Let me clear something up first. Our senses are ways of acquiring information.
What we sense (i.e. colors, different pitches) are just the categories with
which we sort them. As long as we can agree on some common definition (i.e.
wavelength for a color), they have done their job.

The talk about the subjectivity of color is misleading. The only thing that is
subjective, is how our brain "parses" the information of these categories
(i.e. my red vs. your red). But, because we can't share the brain's
abstraction of color with one another, the discussion is meaningless.

Thus, while there is an aspect of colors that is subjective, it is impossible
to think about outside of your own, and thus the discussion of color in terms
of wavelength is the only plausible discussion.

\-----

My problem with the article lies in the entirely inadequate account from the
interviewee. Regarding her theory of color, she says: "... we need a way of
theorizing subjectivity in such a way that we’ll just acknowledge that there
are parts of our experience and our perceptual knowledge of things that are
generated by the particular ways that we interact with the world." Which
basically says "Our brains will parse the image differently, we need a way to
discuss the results," and is pretty much useless. Then she claims that color
is a combination of our interpretation of color and the properties of objects.

Two possibilities: this might be just wrong, as she is conflating the color in
the sense of wavelength and color in the sense of properties of objects that
reflect light. These are clearly distinct.

Alternatively, she is referring to the brain's interpretation of a scene given
the information from the eyes. That is, given the "bitmap data" the eyes take
in, the brain attempts to "parse" the scene, and adjusts colors for light
sources. Well great, mystery solved, but we knew this already. So what exactly
is her "theory" that she is contributing?
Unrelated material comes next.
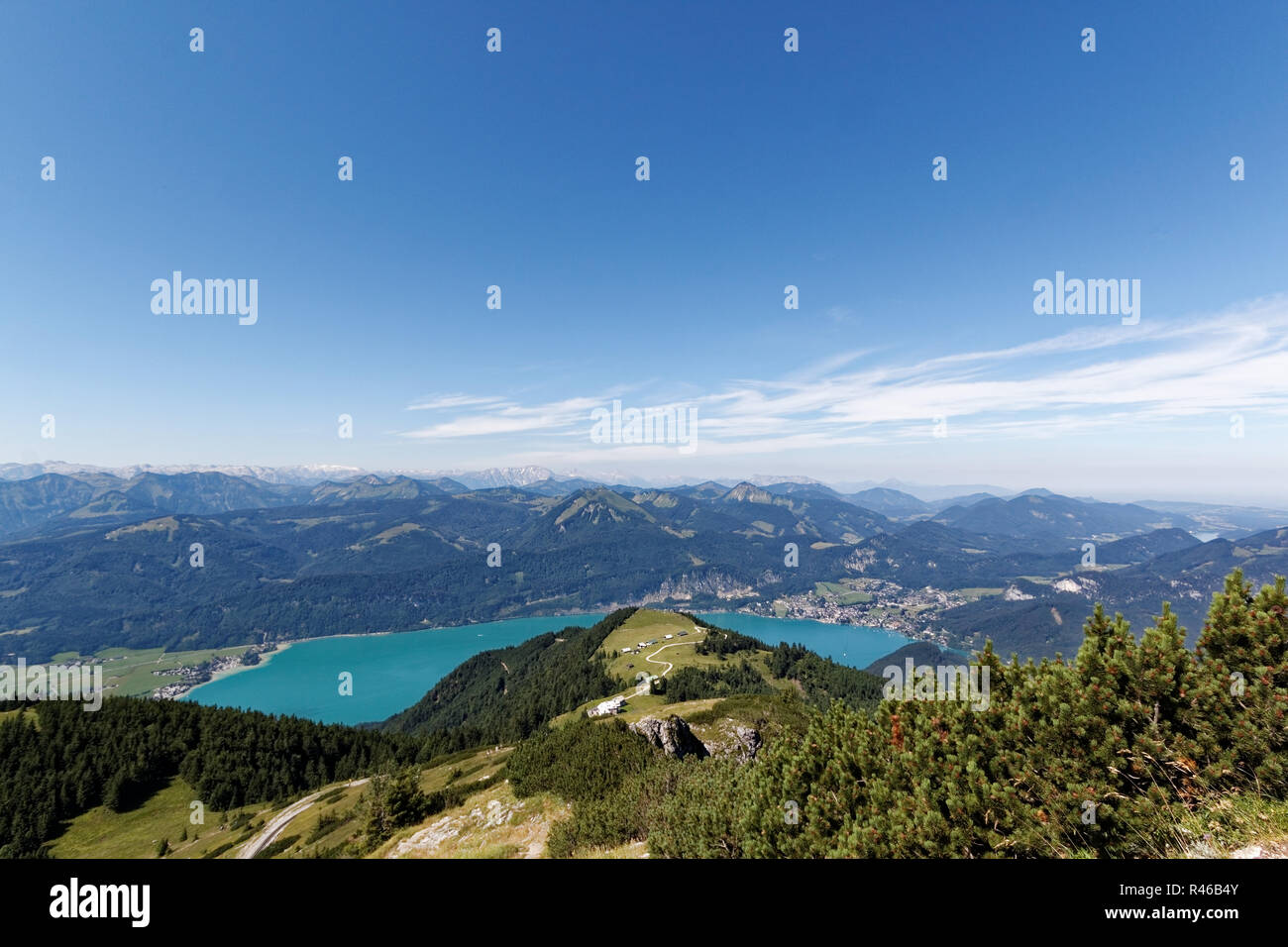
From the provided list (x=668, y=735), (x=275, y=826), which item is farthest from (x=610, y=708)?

To my understanding, the entire article is an attempt to confuse different
meanings of the word color.

------
twiceaday
> When I asked Mazviita Chirimuuta why philosophers were so crazy about color,
> she smiled, as if she sensed my question had an implied criticism of
> philosophy’s penchant for chewing more than it bit off, to paraphrase what a
> wit once said of Henry James.

Too pretentious for my blood.